Creativity as a tool for internal persuasion
But creativity can also be used to communicate changes within the company to employees. This requires all employees to be able to abstract themselves, and to be willing to engage in new things. I have had very good experiences integrating creative exercises into brand change processes. For an international chemical concern, for example, we organized a workshop in which around eighty brand managers discussed the new design options. The focus here was on playful experimentation, with a lot of discussing and assembling of collages – an approach reminiscent of design methodologies where teams develop, test and optimize prototypes. This approach achieved positive results, because by the end of the workshop all participants agreed the forthcoming corporate design relaunch has lots of potential. Subsequently there were no more discussions within the company about the pros and cons of the change.

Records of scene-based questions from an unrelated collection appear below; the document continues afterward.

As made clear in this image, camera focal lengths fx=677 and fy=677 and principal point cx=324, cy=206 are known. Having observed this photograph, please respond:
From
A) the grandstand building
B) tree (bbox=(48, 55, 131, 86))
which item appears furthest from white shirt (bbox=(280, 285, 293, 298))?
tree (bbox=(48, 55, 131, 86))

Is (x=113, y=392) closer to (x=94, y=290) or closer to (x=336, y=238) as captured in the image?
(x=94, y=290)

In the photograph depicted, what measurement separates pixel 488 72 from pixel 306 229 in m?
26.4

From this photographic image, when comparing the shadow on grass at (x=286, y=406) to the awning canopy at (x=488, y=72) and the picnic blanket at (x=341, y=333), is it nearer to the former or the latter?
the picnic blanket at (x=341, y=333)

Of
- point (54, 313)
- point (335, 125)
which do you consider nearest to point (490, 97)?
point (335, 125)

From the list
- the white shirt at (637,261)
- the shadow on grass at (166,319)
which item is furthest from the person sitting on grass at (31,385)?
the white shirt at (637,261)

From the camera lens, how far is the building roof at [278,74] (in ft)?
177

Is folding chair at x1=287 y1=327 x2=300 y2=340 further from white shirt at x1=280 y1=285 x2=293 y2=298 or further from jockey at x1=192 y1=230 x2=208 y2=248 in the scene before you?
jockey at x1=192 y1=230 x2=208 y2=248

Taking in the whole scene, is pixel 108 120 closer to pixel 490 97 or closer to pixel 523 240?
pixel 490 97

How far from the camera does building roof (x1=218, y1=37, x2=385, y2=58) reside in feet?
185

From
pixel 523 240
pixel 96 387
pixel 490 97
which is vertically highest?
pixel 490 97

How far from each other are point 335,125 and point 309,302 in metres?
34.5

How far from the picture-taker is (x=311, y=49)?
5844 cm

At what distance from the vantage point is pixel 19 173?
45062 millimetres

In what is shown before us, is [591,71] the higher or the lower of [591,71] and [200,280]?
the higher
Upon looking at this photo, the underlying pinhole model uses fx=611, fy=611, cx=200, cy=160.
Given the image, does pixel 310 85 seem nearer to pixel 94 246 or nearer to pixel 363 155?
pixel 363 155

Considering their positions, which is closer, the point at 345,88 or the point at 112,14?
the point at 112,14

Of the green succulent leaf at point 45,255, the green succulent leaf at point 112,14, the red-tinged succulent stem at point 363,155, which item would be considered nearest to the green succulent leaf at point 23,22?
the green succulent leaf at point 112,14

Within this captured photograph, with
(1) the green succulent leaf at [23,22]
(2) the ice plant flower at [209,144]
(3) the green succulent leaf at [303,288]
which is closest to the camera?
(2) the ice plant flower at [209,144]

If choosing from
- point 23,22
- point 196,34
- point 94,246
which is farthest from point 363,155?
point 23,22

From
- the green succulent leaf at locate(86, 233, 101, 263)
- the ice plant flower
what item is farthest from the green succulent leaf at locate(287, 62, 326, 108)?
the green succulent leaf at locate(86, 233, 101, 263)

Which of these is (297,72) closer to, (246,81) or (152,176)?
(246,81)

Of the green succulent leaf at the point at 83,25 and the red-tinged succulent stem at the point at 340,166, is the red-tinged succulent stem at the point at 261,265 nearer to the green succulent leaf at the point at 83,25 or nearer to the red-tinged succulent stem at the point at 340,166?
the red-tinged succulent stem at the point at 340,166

Examples like this one show that companies can use the power of creativity in a targeted manner to support changes in content. And I am sure that virtually all industries are facing such change in the near future. Automated processes and the foreseeable integration of artificial intelligence into business processes are calling into question established structures that have grown over decades. Companies will have to readjust their product offers, and job profiles will call for different skills and traits than they used to. We’re going to have to change our way of thinking. And creativity can give us the strength not to see these changes as a threat, but to face them with optimism.